JOB - Identify the line in which "If you look at" appears, then reproduce that line and all remaining lines of the records word for word.

SUPPLIED MATERIAL -

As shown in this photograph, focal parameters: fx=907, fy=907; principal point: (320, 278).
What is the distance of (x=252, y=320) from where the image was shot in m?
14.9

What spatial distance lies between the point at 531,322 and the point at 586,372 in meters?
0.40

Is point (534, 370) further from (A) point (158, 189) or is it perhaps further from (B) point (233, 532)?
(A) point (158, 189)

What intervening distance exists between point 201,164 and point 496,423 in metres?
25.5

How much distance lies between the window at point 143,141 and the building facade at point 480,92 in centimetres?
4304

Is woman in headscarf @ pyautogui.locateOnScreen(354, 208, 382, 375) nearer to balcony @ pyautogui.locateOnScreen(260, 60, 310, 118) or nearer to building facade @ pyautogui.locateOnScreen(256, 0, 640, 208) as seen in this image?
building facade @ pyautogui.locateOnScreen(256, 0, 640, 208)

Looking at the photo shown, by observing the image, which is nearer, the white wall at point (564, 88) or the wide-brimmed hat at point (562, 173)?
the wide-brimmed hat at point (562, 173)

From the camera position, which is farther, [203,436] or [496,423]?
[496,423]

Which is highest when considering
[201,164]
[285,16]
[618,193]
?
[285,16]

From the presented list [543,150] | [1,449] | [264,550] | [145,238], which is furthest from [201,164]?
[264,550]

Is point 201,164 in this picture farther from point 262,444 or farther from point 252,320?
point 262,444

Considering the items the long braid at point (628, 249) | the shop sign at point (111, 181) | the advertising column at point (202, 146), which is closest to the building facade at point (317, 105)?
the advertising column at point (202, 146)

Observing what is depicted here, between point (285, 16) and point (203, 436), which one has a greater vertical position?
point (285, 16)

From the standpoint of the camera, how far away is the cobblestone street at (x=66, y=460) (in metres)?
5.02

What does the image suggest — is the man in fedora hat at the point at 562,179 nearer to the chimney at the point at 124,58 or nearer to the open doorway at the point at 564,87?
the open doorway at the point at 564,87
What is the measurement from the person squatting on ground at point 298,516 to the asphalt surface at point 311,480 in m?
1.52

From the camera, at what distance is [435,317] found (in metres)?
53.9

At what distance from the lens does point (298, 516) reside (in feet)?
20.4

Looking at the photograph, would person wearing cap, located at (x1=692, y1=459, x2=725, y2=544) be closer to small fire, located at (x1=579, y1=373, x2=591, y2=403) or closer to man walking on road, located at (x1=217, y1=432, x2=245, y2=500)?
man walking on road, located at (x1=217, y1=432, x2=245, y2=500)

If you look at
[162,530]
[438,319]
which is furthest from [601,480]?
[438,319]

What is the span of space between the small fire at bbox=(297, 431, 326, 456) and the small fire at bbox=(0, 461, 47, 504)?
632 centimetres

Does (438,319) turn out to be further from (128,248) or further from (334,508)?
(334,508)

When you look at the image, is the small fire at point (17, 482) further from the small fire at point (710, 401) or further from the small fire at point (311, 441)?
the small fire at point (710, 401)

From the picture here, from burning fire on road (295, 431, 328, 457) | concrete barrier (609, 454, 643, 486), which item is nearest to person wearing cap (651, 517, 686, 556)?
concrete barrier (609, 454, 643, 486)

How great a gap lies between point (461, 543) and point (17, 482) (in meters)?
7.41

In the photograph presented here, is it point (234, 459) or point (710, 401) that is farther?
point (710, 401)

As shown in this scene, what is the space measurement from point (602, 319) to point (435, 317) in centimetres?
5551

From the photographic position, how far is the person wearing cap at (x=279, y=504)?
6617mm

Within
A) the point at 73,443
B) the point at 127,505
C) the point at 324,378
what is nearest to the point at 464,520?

RIGHT ANSWER -
If you look at
[162,530]
[438,319]
which is furthest from [601,480]?
[438,319]

What is the span of space between the small fire at bbox=(297, 431, 326, 456) and the small fire at bbox=(0, 461, 47, 504)?
632 centimetres

Does (438,319) turn out to be further from (128,248) or further from (334,508)?
(334,508)

When you look at the image, is the small fire at point (17, 482) further from the small fire at point (710, 401) or further from the small fire at point (311, 441)?
the small fire at point (710, 401)

From the picture here, from burning fire on road (295, 431, 328, 457) | concrete barrier (609, 454, 643, 486), which item is nearest to person wearing cap (651, 517, 686, 556)?
concrete barrier (609, 454, 643, 486)

How great a gap lies between point (461, 543) and point (17, 482) (in meters)?
7.41

In the photograph presented here, is it point (234, 459) or point (710, 401) that is farther?
point (710, 401)

As shown in this scene, what is the space measurement from point (602, 319) to point (435, 317) in centimetres?
5551

From the photographic position, how far is the person wearing cap at (x=279, y=504)?
6617mm

Within
A) the point at 73,443
B) the point at 127,505
C) the point at 324,378
what is nearest to the point at 464,520?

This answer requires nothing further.